The layers of history shift with cultural upheaval, one medium sliding into another, and the linear progression gets lost. Librarians do the archaeology. And their work curating, translating, and preserving is rendering them more relevant, not less: A 2016 Pew Research Center study found that 53 percent of millennials had used a public library or bookmobile in the previous year—more than Gen X, the baby boomers, or the Silent Generation.
The libraries of the future won’t be empty or silent.
The sobbing’s coming from a corner of Genealogy. It’s cathartic, subject specialist Cynthia Millar decides. For years, this young woman heard stories from her grandmother about the family home’s burning down, and she’s just found the newspaper report. Maybe those matter-of-fact gray columns will settle the lurid images.

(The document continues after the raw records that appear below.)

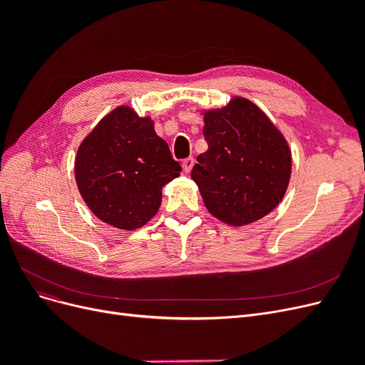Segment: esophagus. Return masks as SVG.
Returning a JSON list of instances; mask_svg holds the SVG:
<instances>
[{
    "mask_svg": "<svg viewBox=\"0 0 365 365\" xmlns=\"http://www.w3.org/2000/svg\"><path fill=\"white\" fill-rule=\"evenodd\" d=\"M193 164H195L193 157H189V158L182 160V170H184L185 173H189V172L192 170V168H193Z\"/></svg>",
    "mask_w": 365,
    "mask_h": 365,
    "instance_id": "obj_1",
    "label": "esophagus"
}]
</instances>
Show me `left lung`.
I'll use <instances>...</instances> for the list:
<instances>
[{"label": "left lung", "instance_id": "left-lung-1", "mask_svg": "<svg viewBox=\"0 0 365 365\" xmlns=\"http://www.w3.org/2000/svg\"><path fill=\"white\" fill-rule=\"evenodd\" d=\"M207 152L192 180L208 212L228 225L254 222L283 200L291 176V150L260 108L235 97L204 114Z\"/></svg>", "mask_w": 365, "mask_h": 365}]
</instances>
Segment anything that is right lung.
<instances>
[{"label":"right lung","mask_w":365,"mask_h":365,"mask_svg":"<svg viewBox=\"0 0 365 365\" xmlns=\"http://www.w3.org/2000/svg\"><path fill=\"white\" fill-rule=\"evenodd\" d=\"M74 170L83 201L98 219L135 230L155 216L163 187L181 165L149 117L118 106L82 141Z\"/></svg>","instance_id":"right-lung-1"}]
</instances>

The carpet in Genealogy is blood red, the pun inadvertent, and shelves hold books and microfilmed records for the states or countries people most often left to settle in Missouri. “We focus on African-American, German, Irish, and French,” says Millar, “and we see all kinds of discoveries—especially now that Missouri’s opened access to adoption records.”
A week or so later, another young woman is drenched in emotion—but this time, it’s elation. Millar helped her find a phone number in California for her long-lost father, whom she hasn’t seen since her parents’ divorce, many years earlier. “She called him on her cell phone, sitting right here. He told her he’d saved his old landline number in the hope that someday she’d find him.” She comes back the next day to tell Millar she’s booked a flight to California.
In the St. Louis Room, Kirwin Roach did a little lower-stakes detective work for a patron who wanted to know where actress Mary Wickes went to high school—except the patron couldn’t even remember her name. He was pretty sure how many letters were in it, and he offered a few random clues, and Roach assembled them like an IKEA cabinet: Mary Wickes! Beaumont High School. And if the patron needed to know where that was, the Saint Louis Room has maps of the city from the 1700s to the 2000s.
You can find just about anything at Central. Need to see an edition of the London Times before 1785 or government documents from the 1880s? Need the manual for a 1940s Magic Chef or an old Chevy? Want to inspire your next vacation by peeking at 1930s postcards from all over the world?
Art historian (and stlmag.com freelancer) Chris Naffziger will never forget an eighth-grade library excursion: “My dad and I came down to Central at night in order for me to do research on the Mausoleum of Halicarnassus, the inspiration for the Civil Courts Building. The reference staff retrieved this gigantic book from the 19th century, published by the British archaeologist who had done the actual excavations in Turkey.” That evening set his course.
When Jean Larson Steck lost her infant daughter, she somehow had to help her 3-year-old understand. A friend recommended The Dead Bird, written in 1965 for a child. “I was told it was in the stacks due to its sensitive material,” Steck says. “I still remember waiting for that book that I thought would save me somehow.”
Malaika Horne remembers going to Central “sometimes two or three times a week, all six of us. My mother got us library cards as soon as we could print our names. She didn’t want us to be poor. So we walked the 12 blocks from Mill Creek Valley, which was an adventure.” In the dim, cool library, she eluded her big sister, who was bent on Malaika’s reading Greek mythology, and skipped off to find Beverly Cleary or a biography. “I wanted to be Ida Wells-Barnett,” she says. “It doesn’t matter who you are when you read.”
Those 12-block walks started a longer journey: through a master’s in urban affairs, a Ph.D. in public policy, and postdoctoral work in psychiatric epidemiology. And when Horne researched her memoir, Mother Wit, a librarian at Central found the newspaper article about her father’s protest of the Mill Creek Valley blighting.
“Google can bring you back 100,000 answers,” writer Neil Gaiman once quipped, but “a librarian can bring you back the right one.”
“When in doubt,” said J.K. Rowling, “go to the library.”